Factor analysis with many variables

Discussion in 'Scientific Statistics Math' started by A Fog, Nov 24, 2007.

  1. A Fog

    A Fog Guest

    I am trying to do a factor analysis on the standard cross-cultural sample in order to test certain hypotheses.

    I am using the factanal function in R (www.r-project.org).
    My problem is that this function doesn't work when the number of variables exceeds the number of cases. It gives the following error message:
    "Error in solve.default(cv) : system is computationally singular: reciprocal condition number = 2.40481e-19"

    Is there a fundamental limitation in factor analysis that the number of variables must be smaller than the number of cases (e.g. can't do a factor analysis of 200 variables on 100 test persons)?

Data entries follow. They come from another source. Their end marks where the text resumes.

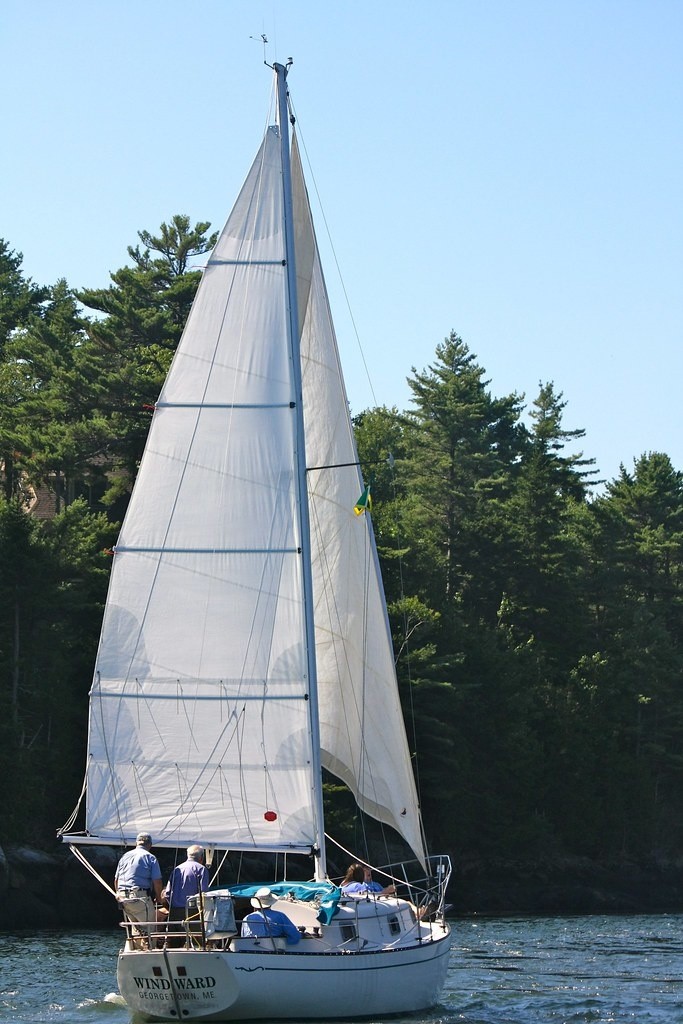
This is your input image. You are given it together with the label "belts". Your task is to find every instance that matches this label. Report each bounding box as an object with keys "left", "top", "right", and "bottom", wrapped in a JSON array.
[{"left": 120, "top": 888, "right": 149, "bottom": 892}]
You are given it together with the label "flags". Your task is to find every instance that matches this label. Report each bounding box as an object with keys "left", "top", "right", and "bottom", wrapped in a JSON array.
[{"left": 354, "top": 488, "right": 372, "bottom": 516}]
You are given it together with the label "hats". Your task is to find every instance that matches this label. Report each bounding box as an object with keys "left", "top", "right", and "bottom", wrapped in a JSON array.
[{"left": 250, "top": 887, "right": 278, "bottom": 908}]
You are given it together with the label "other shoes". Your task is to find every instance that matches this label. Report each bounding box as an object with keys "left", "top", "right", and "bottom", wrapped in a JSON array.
[{"left": 419, "top": 901, "right": 435, "bottom": 921}]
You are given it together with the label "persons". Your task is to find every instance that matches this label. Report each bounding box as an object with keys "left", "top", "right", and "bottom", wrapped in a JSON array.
[
  {"left": 241, "top": 888, "right": 300, "bottom": 945},
  {"left": 338, "top": 864, "right": 367, "bottom": 894},
  {"left": 163, "top": 845, "right": 209, "bottom": 948},
  {"left": 357, "top": 860, "right": 424, "bottom": 916},
  {"left": 115, "top": 833, "right": 162, "bottom": 947}
]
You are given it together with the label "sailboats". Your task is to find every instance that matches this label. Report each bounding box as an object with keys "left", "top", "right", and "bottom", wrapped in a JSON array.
[{"left": 53, "top": 33, "right": 452, "bottom": 1021}]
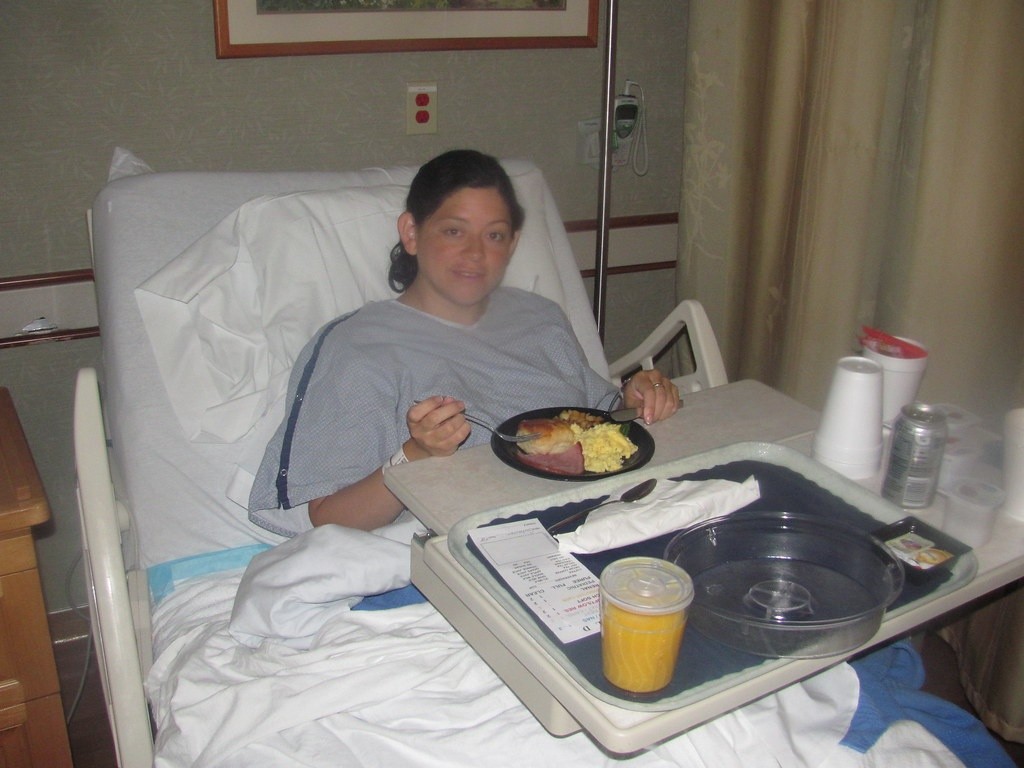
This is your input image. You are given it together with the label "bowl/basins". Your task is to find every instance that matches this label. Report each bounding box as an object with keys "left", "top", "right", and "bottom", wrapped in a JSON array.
[{"left": 870, "top": 516, "right": 973, "bottom": 586}]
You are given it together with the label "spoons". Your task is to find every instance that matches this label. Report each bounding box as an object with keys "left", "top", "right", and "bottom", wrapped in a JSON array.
[{"left": 548, "top": 478, "right": 657, "bottom": 536}]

    I have also tried the "Multiple factor analysis" (MFA) function in the FactoMineR R package. This works with higher number of variables, but the result appears to be a principal component analysis, not a factor analysis. I want a factor analysis because the variables have high measurement errors. The output of factanal gives nice factors with pretty obvious interpretations, while the dimensions output of the MFA (PCA) is more messy with no clear interpretations.

    I would appreciate any advice on how to make a factor analysis with more variables than cases. I like R, but can use any other software if it is not too expensive.

    (The standard cross-cultural sample is a file of more than 1000 traits of 186 non-industrial societies. I am using this for testing certain hypotheses on cultural and political reactions to collective dangers)
    A Fog, Nov 24, 2007
    1. Advertisements

  2. A Fog

    Ray Koopman Guest

    All the versions of factor analysis that I know of require the
    covariance matrix to be nonsingular, which in turn implies more
    cases than variables. You may be stuck with doing component analyses,
    or with doing factor analyses of small subsets of your variables.

    Have a look at Rudy Rummel's book _Applied Factor Analysis_
    and his "Understanding Factor Analysis" website
    Ray Koopman, Nov 24, 2007
    1. Advertisements

  3. A Fog

    A Fog Guest

    Thank you Ray. Now I don't have to try other software packages.

    I can think of three ways to handle the problem of too many variables:

    1. Remove the variables that have the highest uniqueness or lowest factor loading

    2. Remove variables that are unimportant to the hypothesis I want to test

    3. Look for variables that are highly correllated and combine them together by addition to reduce the number of variables.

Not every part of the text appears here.